T1136 Create Account Mappings

Intel Threat Detection Technology (TDT), in conjunction with CrowdStrike Falcon Accelerated Memory Scanning (CAMS), enhances cybersecurity defenses by enabling the detection of Local Account Creation techniques (T1136.001) in real time. This integrated solution strengthens CrowdStrike Falcon, allowing for faster detection and mitigation of threats earlier in the kill chain while minimizing system performance impact. Local Account Creation involves adversaries creating new local accounts on compromised systems to maintain persistence or elevate privileges. These accounts are often used to bypass authentication mechanisms or provide unauthorized access to a system. Intel TDT plays a key role by providing granular visibility into program execution, memory access, and control flow, enabling the detection of suspicious account creation or modifications. This real-time telemetry helps identify unusual behaviors, such as unauthorized attempts to create or modify local accounts. AMS offloads memory scanning from the CPU to the Intel Integrated GPU, ensuring that detection remains fast and efficient, without compromising system performance. This combined solution provides a powerful defense against Local Account Creation techniques, helping organizations quickly identify and neutralize threats aimed at gaining unauthorized access through local accounts.

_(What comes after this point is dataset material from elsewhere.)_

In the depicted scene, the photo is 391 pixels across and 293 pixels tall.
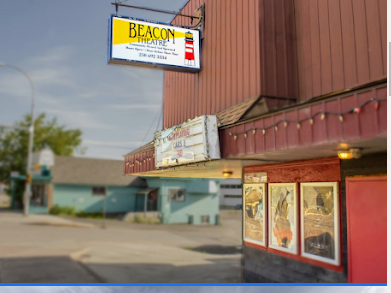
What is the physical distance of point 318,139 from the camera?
15.0ft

Windows Hello ESS authentication leverages virtual sandbox(Intel VT-X) to protect authentication data to significantly reduce the risk of brute force attacks on passwords, as biometrics typically require physical presence or biometric data that cannot be easily guessed or replicated. It uses the TPM (Intel PTT) to store authentication data including public/private key pairs. Windows Hello also includes Passkeys, a passwordless authentication option that generates public/private key pair with the public key shared with the service requiring authentication and the private key stored in the TPM, which is only released after authentication locally on the device using either a biometric factor such as fingerprint, facial recognition, or a PIN. Windows Hello helps protect against the risk of credentials being stored in files by eliminating the need for passwords in many authentication scenarios. Windows Hello utilizes passkeys which helps protect against the risk of credentials being stored in files by eliminating the need for passwords.